What to produce: Search the data for the word "frame" and copy each line that has it.

──────── Input data

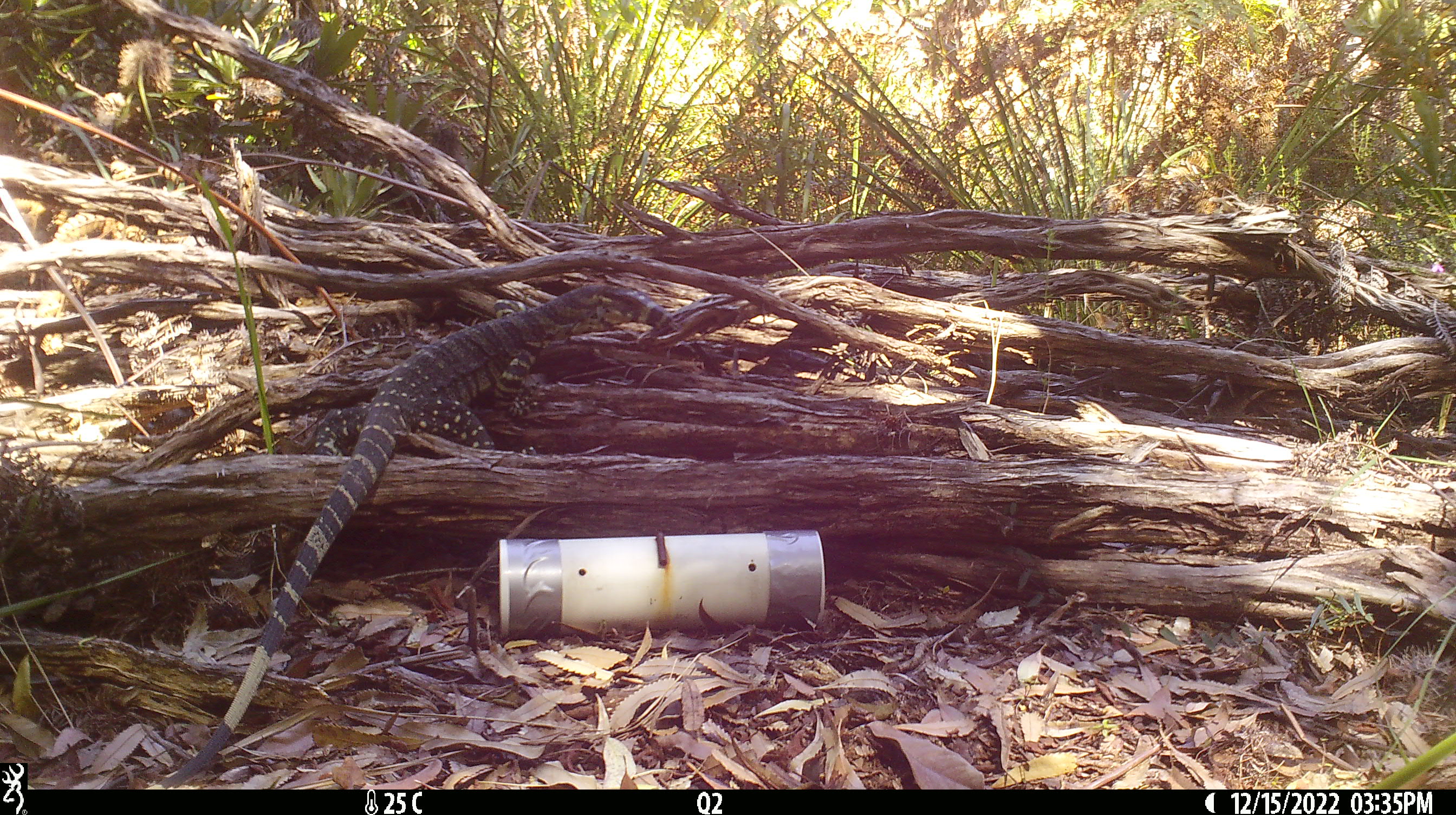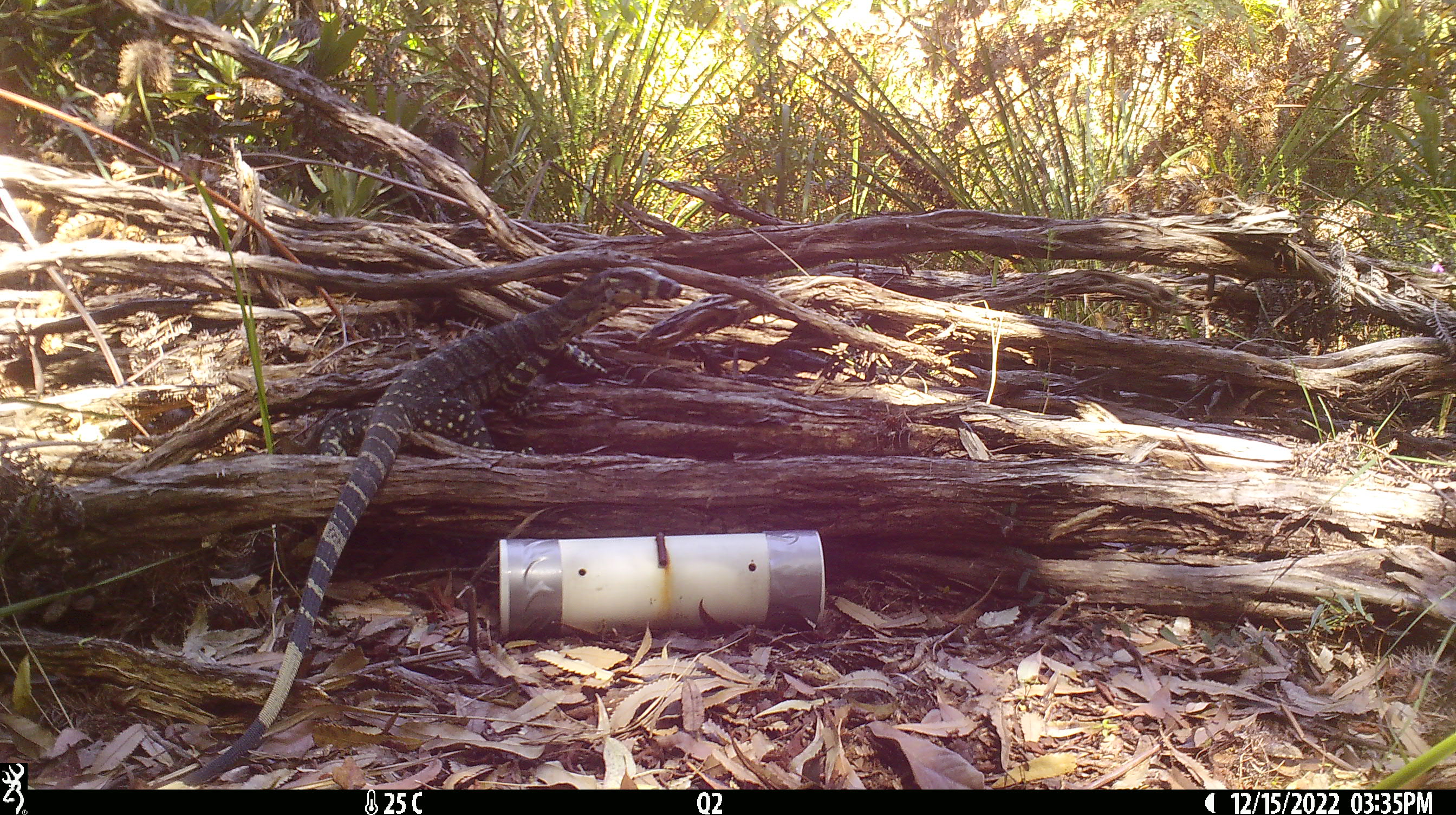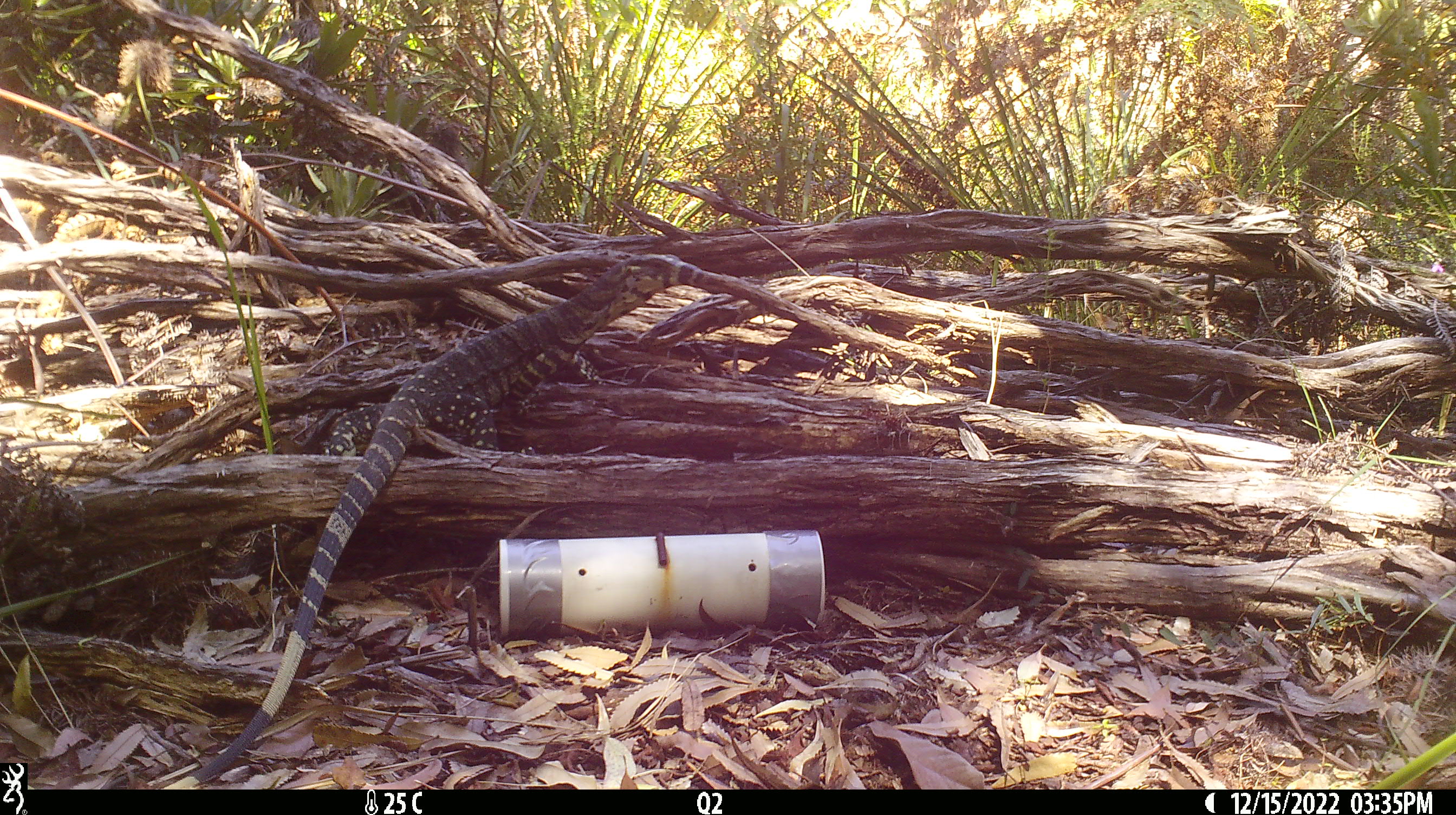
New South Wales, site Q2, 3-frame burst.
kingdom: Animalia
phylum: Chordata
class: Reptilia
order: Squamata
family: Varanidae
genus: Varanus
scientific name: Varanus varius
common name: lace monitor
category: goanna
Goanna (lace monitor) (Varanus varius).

────────────────
──────── Input data

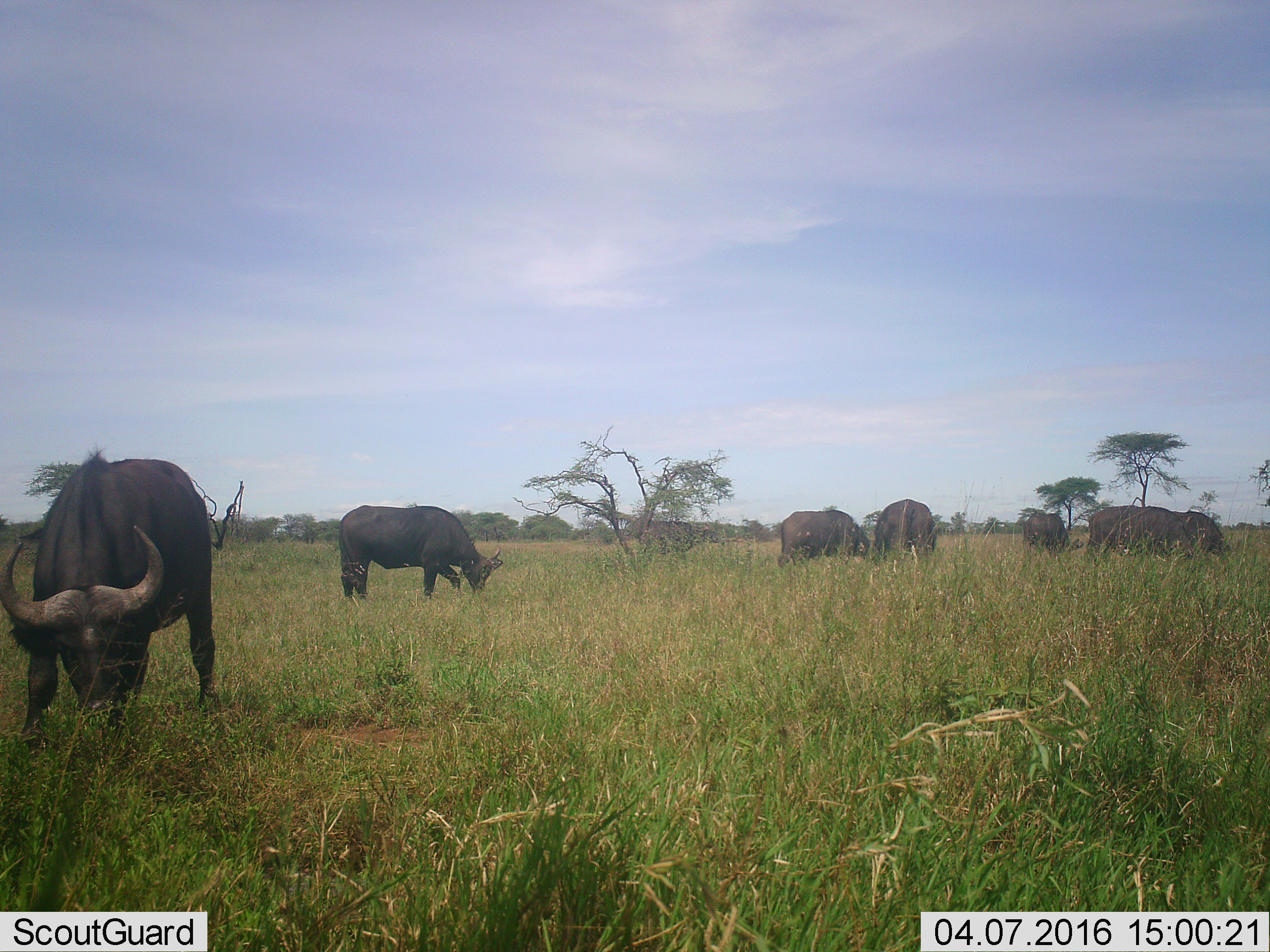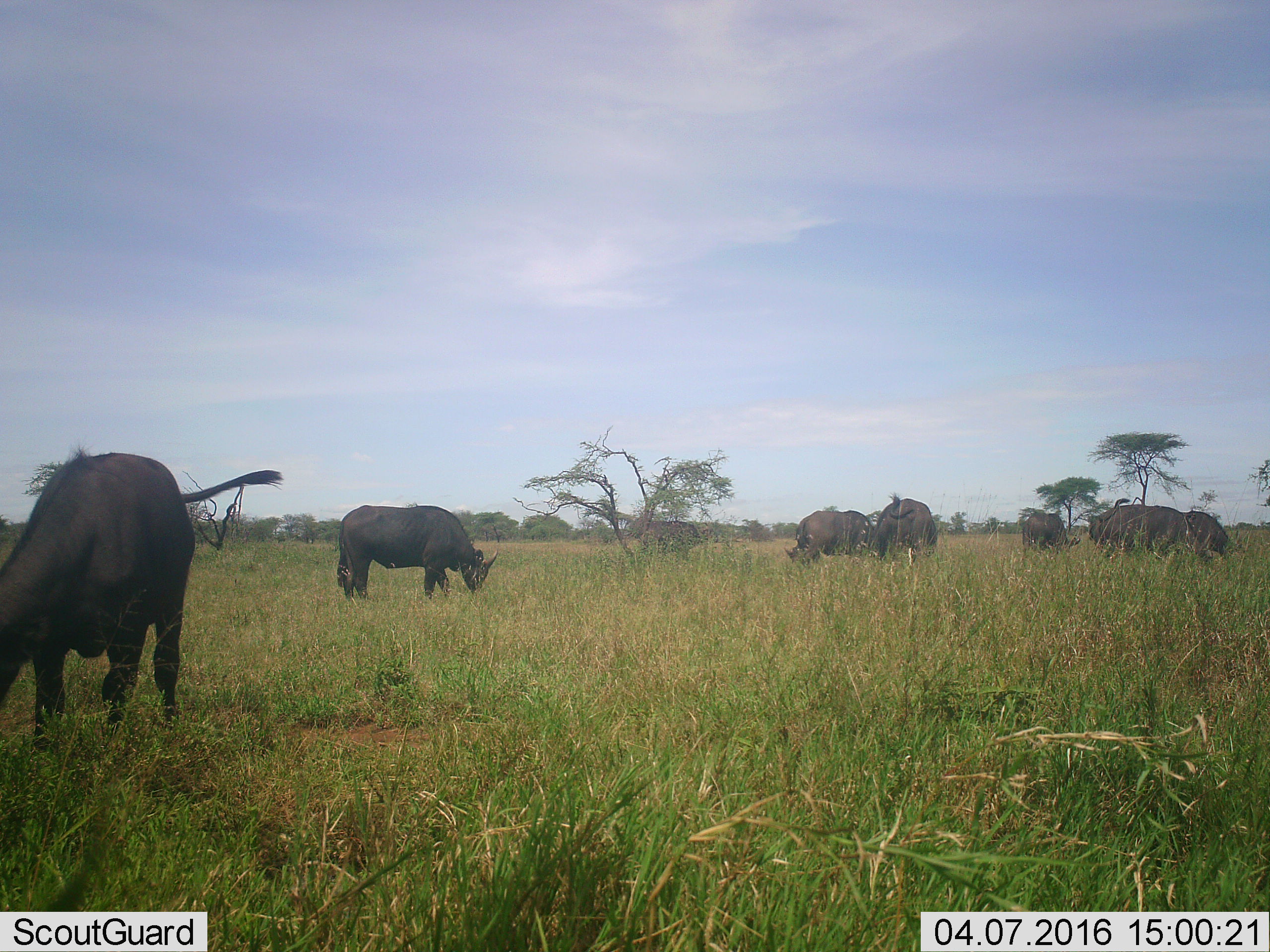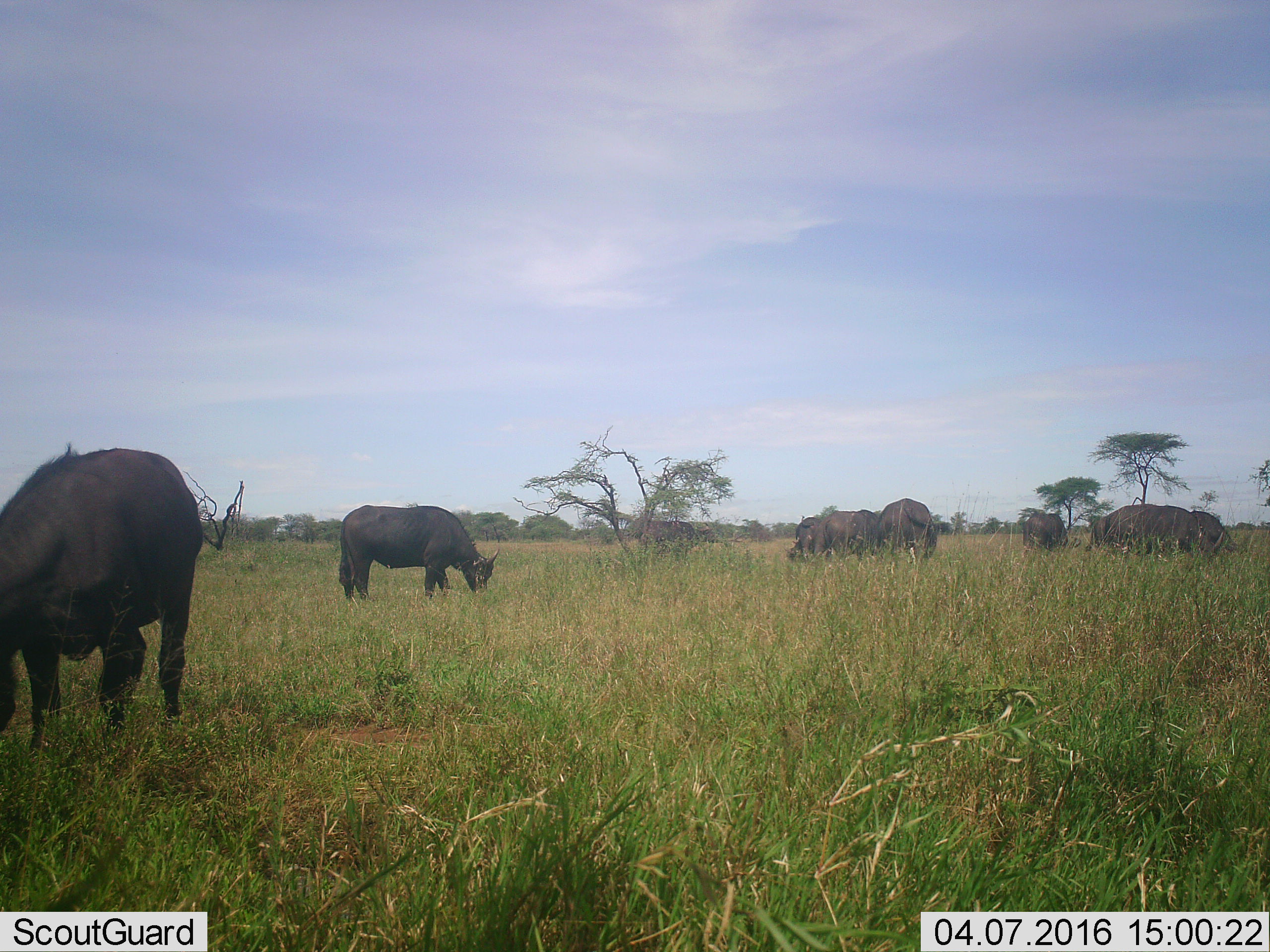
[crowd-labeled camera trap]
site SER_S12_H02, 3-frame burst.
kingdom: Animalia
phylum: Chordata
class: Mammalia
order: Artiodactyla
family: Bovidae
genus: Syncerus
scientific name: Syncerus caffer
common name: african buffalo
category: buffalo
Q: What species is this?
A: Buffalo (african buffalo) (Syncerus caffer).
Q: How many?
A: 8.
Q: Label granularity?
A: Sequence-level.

────────────────
──────── Input data

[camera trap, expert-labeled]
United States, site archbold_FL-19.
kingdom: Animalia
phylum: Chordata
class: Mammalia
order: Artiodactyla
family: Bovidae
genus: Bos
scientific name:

────────────────

Answer:
New South Wales, site Q2, 3-frame burst.
site SER_S12_H02, 3-frame burst.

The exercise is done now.